There. It told them some stuff, but not too much. And it would give him some time to think out a plan.
He found a dirty old envelope and put his letter in it, then cut out letters on the front to say:
THE GERARDS
OCOMA
IMPORTANT!
He didn't know exactly how he was going to mail it. He didn't want to leave the baby with George again, and he didn't dare use the hot Ford, but he didn't want to mail it in Apex, either. Everything would have been so much easier with George. He could have just stayed home and babysat while George took care of the brain stuff. He wouldn't mind feeding Joe and changing him and all that stuff. He wouldn't mind a bit. He sort of liked it.
Well, it didn't matter. The mail wouldn't go until tomorrow morning anyway, so he had time to make a plan. Or remember George's.

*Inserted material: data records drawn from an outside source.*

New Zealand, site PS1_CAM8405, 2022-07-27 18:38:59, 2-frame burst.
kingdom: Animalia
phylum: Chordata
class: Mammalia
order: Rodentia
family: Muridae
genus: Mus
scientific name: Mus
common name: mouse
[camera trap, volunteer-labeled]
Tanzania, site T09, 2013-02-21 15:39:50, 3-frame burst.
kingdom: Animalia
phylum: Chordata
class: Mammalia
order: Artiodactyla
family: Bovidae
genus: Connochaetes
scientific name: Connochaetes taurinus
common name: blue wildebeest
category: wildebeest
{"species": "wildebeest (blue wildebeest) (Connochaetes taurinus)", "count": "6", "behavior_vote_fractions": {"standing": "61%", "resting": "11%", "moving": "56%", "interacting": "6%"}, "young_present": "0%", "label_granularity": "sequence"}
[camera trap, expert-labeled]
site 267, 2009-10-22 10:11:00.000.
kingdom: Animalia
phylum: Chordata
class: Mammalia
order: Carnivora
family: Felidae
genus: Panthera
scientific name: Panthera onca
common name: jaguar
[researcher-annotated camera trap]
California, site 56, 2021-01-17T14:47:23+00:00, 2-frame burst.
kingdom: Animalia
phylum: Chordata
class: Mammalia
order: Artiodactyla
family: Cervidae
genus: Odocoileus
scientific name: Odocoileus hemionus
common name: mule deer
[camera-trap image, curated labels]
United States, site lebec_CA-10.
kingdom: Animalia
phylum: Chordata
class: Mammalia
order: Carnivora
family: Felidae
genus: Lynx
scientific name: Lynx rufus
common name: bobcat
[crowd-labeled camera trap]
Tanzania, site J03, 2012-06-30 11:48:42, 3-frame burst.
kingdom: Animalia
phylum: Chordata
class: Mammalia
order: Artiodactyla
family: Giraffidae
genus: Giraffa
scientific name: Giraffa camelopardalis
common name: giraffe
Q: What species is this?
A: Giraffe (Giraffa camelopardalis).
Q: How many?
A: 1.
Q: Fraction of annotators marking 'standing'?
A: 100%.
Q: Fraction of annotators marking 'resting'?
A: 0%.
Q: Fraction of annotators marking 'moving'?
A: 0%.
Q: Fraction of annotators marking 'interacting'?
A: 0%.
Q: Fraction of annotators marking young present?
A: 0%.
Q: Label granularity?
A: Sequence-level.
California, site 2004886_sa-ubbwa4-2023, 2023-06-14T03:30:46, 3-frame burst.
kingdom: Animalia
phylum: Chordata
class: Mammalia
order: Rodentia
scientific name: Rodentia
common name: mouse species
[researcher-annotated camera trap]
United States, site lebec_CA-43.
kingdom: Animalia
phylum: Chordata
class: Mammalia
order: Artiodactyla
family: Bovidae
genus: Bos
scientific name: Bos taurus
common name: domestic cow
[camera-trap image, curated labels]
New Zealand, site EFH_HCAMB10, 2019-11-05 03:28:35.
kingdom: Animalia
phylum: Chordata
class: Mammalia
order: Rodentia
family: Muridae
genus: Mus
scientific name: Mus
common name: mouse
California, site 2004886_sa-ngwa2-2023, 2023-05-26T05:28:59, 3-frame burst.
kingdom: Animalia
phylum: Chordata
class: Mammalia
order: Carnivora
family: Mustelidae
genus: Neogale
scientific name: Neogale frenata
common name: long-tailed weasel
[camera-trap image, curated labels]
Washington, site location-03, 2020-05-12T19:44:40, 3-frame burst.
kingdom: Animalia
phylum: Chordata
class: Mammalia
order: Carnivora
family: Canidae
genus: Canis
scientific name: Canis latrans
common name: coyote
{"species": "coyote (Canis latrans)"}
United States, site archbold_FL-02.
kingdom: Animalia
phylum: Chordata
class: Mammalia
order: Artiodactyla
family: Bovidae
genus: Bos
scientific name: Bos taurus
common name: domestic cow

He got up and checked the baby again, wishing the TV wasn't bust. You got good ideas from the TV sometimes. Joe was still sleeping. Blaze wished he would wake up so that he could play with him. Make him grin. The kid looked like a real boy when he grinned. And he was dressed now, so Blaze could goof with him and not worry about getting pissed on.
Still, he was asleep and there was no help for that. Blaze turned off the radio and went into the bedroom to make plans, but fell asleep himself.
Before drifting off, it occurred to him that he felt sort of good. For the first time since George died, he felt sort of good.